I am a huge fan of irony – I love observing it and get a kick from it. One of my favorite songs in high school was “Ironic” by Alanis Morrisette, and I think part of the reason I enjoyed it so much was the irony that nothing in the song was actually ironic.

This morning I had that kind of experience. I got together with a friend for a long-overdue time to catch up, and while we ate delicious food, we talked about fasting. I think fasting is a beautiful practice and spiritual discipline, but one that I’ve rarely engaged in. Lutherans don’t tend to zero in on very many spiritual disciplines. I think it’s because it because too law-based at times. But engaging in something for the sake of our faith life, especially when it’s giving up something for a time, can be enormously beneficial.

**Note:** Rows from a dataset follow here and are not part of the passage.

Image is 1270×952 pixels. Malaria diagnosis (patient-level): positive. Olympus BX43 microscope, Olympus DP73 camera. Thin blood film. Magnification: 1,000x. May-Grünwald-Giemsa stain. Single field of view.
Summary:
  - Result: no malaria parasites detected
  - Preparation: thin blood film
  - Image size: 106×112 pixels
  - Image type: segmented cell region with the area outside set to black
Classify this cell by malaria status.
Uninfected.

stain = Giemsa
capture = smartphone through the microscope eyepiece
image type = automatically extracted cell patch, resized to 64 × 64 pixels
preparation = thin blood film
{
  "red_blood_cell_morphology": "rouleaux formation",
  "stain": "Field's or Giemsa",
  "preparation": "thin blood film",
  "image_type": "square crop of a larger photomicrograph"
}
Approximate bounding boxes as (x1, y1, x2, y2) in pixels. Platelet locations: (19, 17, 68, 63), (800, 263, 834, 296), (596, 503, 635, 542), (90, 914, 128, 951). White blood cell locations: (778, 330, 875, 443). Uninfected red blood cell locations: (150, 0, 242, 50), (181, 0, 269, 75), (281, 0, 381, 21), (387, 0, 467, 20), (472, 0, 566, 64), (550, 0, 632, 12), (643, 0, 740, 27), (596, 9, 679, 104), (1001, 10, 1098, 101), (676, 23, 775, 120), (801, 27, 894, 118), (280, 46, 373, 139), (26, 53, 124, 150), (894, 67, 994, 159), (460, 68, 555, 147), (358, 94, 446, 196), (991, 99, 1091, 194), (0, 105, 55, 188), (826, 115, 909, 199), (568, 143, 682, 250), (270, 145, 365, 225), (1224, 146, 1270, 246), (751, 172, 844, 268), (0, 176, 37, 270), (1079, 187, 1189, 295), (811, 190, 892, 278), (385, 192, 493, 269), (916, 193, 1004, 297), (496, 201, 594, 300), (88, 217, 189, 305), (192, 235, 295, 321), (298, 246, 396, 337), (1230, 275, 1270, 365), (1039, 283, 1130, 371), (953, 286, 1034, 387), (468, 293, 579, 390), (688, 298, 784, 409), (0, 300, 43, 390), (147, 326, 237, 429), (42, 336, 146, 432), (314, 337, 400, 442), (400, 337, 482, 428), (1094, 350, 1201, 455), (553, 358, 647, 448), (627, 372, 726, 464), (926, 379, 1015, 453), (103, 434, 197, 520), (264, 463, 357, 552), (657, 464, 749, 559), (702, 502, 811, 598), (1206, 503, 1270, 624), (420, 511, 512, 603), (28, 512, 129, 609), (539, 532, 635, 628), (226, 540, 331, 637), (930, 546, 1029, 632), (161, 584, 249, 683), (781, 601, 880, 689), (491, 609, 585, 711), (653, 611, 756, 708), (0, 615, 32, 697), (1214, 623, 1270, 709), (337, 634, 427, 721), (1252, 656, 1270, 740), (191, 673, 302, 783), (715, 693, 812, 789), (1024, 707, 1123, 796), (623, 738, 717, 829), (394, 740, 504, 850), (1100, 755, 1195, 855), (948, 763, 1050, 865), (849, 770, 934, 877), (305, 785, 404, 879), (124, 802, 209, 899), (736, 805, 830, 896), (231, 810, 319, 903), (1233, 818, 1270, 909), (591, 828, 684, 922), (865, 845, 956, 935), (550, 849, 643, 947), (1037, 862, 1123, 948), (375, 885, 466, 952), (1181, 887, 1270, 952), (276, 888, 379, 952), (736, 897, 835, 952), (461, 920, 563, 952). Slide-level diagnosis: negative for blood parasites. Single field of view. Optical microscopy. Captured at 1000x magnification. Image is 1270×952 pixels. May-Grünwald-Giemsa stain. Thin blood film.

Last year for Lent I gave something up for the first time in my life. I have always struggled with my smart phone and having games on it. Candy Crush is a weakness. Why do they make it so addictive? So I deleted EVERY. SINGLE. GAME. from my device. It was good to let go of that “escape” for a few weeks. I’m not sure I did a good job of connecting it to my spiritual life, which is the entire point of fasting. In fact, I think that’s part of why fasting hasn’t been much on my radar, because I don’t do well with feeling deprived/hungry/bored and turning my attention to what God is doing in my life.

This #40by40 journey continues to challenge me to change that. I’m recognizing rough areas of my life where God is working to refine me. And as I spend time with friends like I did this morning, I learn more about myself and ways I can continue to grow as a child of God. It’s not something I do to earn my salvation, but something I do because of my salvation. Each day I take a step to improve, living the life of sanctification that will not be finished until I am in heaven and sin is no more. How ironic, that I keep trying to do something all by myself that I can’t ever accomplish on my own. Thank You God for putting friends in my path to help me with this journey and remind me that You are Lord.